A tribunal at the Permanent Court of Arbitration in The Hague is expected to issue a ruling by the end of this month or soon after, according to Tim Osborne, a director for GML Ltd., which used to control Yukos. Winning the case would mean Russian state-run companies may face confiscation of overseas assets, Osborne said.
President Vladimir Putin’s government dismantled Yukos, once Russia’s biggest crude-oil exporter, after imposing $27 billion in tax charges. State-controlled OAO Rosneft became the nation’s largest oil producer by acquiring most of Yukos’s assets at a series of forced auctions.
“I remain confident that we will receive a substantial award of damages when the decision comes out,” Osborne said by phone from London June 18. “It would underline that this whole attack by the Russian government was politically motivated and confirm our view that it acted illegally in expropriating shares in Yukos Oil without compensation.”
Russia will have the right to contest any potential damages through Dutch courts, Osborne said. Russia’s justice, foreign and energy ministries didn’t immediately respond to e-mailed requests for comment. Rosneft, the world’s biggest publicly traded oil producer by output, declined to comment. There is no reason to lay claims against OAO Gazprom, spokesman Sergei Kupriyanov said by text. Gazprom bought Yukos natural gas assets from auction winners, Eni SpA and Enel SpA.
Khodorkovsky, once Russia’s richest man with a fortune of $15 billion, has said he won’t seek to recover assets lost after he was arrested at gunpoint for fraud and tax evasion at a Siberian airstrip in 2003. He has accused Putin and Igor Sechin, then on Putin’s staff and now Rosneft chief executive officer, of targeting him because he funded opposition parties, a claim the Kremlin has denied.
Khodorkovsky, who’s living in Switzerland after Putin freed him in December following 10 years in prison camps, isn’t entitled to any part of the damages because he transferred his Yukos stake to fellow shareholder Leonid Nevzlin, said Osborne. Nevzlin sought refuge in Israel in October 2003, Vedomosti newspaper said at the time, before Khodorkovsky’s arrest.
Khodorkovsky didn’t immediately respond to a request for comment submitted via Facebook and his spokeswoman, Olga Pispanen, didn’t answer calls to her mobile.

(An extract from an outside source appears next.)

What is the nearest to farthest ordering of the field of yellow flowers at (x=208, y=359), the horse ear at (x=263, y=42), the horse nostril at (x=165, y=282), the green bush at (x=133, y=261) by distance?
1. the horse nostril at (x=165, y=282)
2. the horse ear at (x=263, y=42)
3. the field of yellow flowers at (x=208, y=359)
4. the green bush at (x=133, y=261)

Nevzlin is beneficial owner of just over 70 percent of GML, while four other ex-Yukos owners -- Platon Lebedev, Mikhail Brudno, Vladimir Dubov and Vasily Shakhnovsky -- each have just under 7.5 percent. GML, which filed the lawsuit, used to own 60 percent of Yukos.
“We look forward to winning,” Shakhnovsky said by phone.
GML filed the lawsuit under the Energy Charter Treaty, an international agreement that in part regulates investments in the energy industry, which Russia signed but never ratified. The Hague tribunal ruled in 2009 that it would hear the case, which had been submitted in 2007.
Two arbitration tribunals in Stockholm in 2010 and 2012 ruled in favor of Yukos investors from the U.K. and Spain who demanded compensation under investment protection treaties.
Former management of Yukos have filed a separate lawsuit at the European Court of Human Rights asking it to order Russia to pay $38 billion for appropriating the company’s assets. That award would be payable to all shareholders.